**Set tasks**
1. Using the passage on Mexico's presidential election, answer these:
(a) On what date did López Obrador win the election?
(b) Which Brazilian leader is named as a possible model for how López Obrador might govern?
(c) In what month will López Obrador take office?
2. Carry on the passage about Mexico's presidential election, picking up after its final sentence.

With a very strong showing Andrés Manuel López Obrador won Mexico’s presidential elections July 1. The best description of López Obrador would be to combine the worst traits of Donald Trump, Hillary Clinton, Bernie Sanders, Elizabeth Warren, Ted Cruz, Jeremy Corbin, Vladimir Putin and Kim Kardashian. But perhaps without their impeccable manners.

Sorry folks, I don’t have a lot of guidance on this one. There are too many unknowns, with the biggest one being López Obrador himself. While he has been part of the Mexican political landscape for decades, this will be his first real position in national politics. He could be like another nationalist-populist – Brazil’s Luiz Inácio Lula da Silva – who dialed back the rhetoric shortly after his election, and whose policies never went as far into the wilderness as many feared during the campaign. Or he could be like Trump and the rhetoric is real. We just don’t know. And we won’t know for a bit yet. Mexico has the longest lame-duck political window in the world. López Obrador won’t actually take the reins until December.

(Records contained in a dataset)
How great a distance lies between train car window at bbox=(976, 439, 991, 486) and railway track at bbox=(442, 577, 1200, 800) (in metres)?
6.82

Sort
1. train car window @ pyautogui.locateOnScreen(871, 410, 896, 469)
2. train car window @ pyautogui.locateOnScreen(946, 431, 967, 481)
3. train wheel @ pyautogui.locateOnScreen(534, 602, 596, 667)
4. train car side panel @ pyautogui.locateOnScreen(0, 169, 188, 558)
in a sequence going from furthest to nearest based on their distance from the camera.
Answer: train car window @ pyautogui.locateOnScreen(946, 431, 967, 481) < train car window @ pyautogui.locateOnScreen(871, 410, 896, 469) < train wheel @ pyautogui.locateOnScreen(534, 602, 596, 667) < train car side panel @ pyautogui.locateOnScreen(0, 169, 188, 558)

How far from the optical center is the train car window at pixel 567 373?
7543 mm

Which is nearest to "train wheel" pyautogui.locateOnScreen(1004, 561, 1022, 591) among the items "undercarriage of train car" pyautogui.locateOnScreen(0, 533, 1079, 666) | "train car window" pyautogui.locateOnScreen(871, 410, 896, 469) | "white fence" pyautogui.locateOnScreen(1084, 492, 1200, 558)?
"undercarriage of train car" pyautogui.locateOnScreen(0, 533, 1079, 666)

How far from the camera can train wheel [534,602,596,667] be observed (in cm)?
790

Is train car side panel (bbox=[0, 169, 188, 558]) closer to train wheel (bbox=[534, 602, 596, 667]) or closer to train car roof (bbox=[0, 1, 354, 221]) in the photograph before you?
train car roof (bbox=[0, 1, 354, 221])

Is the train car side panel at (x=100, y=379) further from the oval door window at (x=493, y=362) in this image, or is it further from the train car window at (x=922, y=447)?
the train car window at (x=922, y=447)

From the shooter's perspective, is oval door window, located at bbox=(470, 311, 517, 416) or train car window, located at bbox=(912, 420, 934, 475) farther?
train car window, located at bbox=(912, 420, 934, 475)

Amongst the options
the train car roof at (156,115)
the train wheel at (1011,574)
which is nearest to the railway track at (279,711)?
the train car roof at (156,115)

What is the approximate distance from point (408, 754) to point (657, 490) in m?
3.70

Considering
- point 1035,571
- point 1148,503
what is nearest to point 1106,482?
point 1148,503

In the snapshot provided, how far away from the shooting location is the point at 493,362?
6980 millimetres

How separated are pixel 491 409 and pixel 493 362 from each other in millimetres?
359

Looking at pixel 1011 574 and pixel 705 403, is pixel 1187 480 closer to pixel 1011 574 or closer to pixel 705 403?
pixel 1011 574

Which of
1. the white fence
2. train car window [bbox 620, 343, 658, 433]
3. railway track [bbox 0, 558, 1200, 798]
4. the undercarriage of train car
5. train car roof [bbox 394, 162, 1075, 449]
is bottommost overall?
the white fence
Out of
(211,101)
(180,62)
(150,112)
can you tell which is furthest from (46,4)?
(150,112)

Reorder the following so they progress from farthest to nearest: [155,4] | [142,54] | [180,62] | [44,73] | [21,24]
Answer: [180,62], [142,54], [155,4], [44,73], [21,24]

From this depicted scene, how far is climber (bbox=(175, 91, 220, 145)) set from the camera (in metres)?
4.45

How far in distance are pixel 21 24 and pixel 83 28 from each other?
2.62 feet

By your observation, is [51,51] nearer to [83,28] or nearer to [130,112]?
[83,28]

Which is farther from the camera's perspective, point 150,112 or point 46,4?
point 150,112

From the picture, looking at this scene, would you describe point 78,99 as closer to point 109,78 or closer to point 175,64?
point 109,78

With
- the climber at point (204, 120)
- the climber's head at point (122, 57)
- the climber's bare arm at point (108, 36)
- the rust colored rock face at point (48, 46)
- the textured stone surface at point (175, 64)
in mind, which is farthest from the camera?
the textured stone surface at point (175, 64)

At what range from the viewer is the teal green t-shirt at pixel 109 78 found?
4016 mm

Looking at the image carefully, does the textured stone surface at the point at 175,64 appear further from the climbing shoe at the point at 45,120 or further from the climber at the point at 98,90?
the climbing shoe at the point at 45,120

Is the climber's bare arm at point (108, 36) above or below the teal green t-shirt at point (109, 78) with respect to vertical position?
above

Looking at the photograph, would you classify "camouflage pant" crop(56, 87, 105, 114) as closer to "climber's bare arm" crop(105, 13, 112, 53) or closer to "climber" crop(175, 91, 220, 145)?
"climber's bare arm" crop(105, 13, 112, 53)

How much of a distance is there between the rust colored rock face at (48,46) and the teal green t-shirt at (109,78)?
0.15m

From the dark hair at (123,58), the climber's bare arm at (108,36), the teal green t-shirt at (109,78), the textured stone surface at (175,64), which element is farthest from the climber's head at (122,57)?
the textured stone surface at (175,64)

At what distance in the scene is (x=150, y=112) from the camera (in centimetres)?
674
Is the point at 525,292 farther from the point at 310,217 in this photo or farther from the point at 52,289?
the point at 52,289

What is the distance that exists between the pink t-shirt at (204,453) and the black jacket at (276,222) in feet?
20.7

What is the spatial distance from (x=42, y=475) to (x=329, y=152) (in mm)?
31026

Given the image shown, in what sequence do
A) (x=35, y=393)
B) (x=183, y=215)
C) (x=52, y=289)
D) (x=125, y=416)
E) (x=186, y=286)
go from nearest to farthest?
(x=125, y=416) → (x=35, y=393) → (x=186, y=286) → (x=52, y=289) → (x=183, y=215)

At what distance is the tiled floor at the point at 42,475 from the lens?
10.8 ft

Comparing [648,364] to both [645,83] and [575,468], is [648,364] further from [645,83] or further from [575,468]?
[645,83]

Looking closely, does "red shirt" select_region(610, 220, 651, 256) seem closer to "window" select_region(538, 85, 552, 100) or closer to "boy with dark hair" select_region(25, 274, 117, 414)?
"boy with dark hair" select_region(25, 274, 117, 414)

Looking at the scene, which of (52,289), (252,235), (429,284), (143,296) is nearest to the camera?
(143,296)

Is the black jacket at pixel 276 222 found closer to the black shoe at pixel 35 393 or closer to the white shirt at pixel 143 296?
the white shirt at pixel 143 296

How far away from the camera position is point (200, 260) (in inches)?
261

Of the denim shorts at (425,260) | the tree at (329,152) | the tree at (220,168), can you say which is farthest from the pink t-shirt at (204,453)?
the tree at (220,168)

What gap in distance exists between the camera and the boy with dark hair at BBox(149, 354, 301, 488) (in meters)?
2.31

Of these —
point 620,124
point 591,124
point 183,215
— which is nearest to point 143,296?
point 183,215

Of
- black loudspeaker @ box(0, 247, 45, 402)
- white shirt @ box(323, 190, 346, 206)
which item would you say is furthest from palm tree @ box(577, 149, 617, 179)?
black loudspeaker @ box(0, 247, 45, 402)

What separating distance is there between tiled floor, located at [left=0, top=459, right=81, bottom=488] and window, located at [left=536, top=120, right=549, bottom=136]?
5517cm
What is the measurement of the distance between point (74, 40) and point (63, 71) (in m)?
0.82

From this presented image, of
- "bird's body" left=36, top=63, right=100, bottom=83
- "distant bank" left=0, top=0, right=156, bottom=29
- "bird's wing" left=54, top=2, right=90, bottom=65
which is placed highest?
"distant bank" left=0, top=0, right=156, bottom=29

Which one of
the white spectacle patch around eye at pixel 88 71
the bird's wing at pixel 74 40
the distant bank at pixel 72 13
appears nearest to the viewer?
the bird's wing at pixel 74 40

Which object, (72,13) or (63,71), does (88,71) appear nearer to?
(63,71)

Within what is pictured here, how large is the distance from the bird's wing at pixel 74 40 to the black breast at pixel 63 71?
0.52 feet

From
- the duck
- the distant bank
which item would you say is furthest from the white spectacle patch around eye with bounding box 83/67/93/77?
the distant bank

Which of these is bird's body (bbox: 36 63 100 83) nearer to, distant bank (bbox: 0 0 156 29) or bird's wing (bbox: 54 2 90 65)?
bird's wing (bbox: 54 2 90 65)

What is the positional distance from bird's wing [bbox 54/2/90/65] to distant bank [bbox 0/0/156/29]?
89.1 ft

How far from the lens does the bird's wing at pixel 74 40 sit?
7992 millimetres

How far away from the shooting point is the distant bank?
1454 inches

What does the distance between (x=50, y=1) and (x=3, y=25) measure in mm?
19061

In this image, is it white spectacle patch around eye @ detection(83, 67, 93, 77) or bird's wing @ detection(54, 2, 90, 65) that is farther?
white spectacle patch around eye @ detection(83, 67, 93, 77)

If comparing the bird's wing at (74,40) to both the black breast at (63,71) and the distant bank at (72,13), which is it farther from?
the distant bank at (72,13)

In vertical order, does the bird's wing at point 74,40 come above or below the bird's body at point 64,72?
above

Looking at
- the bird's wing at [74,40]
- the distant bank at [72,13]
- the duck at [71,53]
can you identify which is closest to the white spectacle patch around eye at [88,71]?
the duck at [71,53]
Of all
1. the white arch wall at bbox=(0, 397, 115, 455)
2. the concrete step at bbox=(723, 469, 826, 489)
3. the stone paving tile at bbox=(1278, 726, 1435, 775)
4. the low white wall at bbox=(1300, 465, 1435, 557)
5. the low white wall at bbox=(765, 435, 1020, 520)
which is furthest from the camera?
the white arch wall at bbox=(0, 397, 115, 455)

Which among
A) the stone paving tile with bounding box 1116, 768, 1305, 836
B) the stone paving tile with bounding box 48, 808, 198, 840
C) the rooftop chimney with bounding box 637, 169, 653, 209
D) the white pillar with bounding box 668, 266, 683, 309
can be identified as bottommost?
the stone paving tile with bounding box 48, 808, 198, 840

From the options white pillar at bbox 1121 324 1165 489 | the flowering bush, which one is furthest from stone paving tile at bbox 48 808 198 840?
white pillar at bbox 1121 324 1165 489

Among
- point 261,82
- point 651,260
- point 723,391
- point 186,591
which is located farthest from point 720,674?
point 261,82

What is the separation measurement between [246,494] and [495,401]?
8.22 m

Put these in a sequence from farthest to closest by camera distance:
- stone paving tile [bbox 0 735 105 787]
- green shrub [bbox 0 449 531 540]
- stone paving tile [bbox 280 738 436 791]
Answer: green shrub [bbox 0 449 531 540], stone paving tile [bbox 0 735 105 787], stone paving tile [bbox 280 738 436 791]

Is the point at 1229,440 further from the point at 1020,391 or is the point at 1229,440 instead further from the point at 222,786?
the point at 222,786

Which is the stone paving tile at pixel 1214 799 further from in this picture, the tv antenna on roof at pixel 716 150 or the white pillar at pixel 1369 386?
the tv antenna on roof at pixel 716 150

**Expected answers**
1.
(a) July 1
(b) Luiz Inácio Lula da Silva
(c) December

2.
But I can issue a few words of warning:

Both Mexico and the United States now have nationalist, populist, inexperienced leaders who believe current political alignments within their own countries as well as the broader geopolitical context are designed to cheat their people. Both regularly make political hay by demonizing those on the other side of the border.

With the entire global Order breaking down, and me – repeatedly – noting that the U.S. will not simply emerge broadly ok, but will be able to dictate the shape of the future, it is tempting to say the same will be the case with degraded American-Mexican relations. But this isn’t like American-French relations where the bickering is good fun. This really matters.

Spanish is America’s second-most common language; English is in the second slot in Mexico. Family connections across the border are the most robust in the hemisphere. Based on how you run the numbers, Mexico is either America’s top or second-largest economic relationship – a position that will hold regardless of what happens with the global Order or NAFTA. This economic relationship isn’t simply trade – this is integrated supply chains with products crossing the border multiple times. Retooling to adjust could be done, but it would take at least three years. Most important, Mexico borders the United States. Trouble in bilateral relations are not a world away, but right next door.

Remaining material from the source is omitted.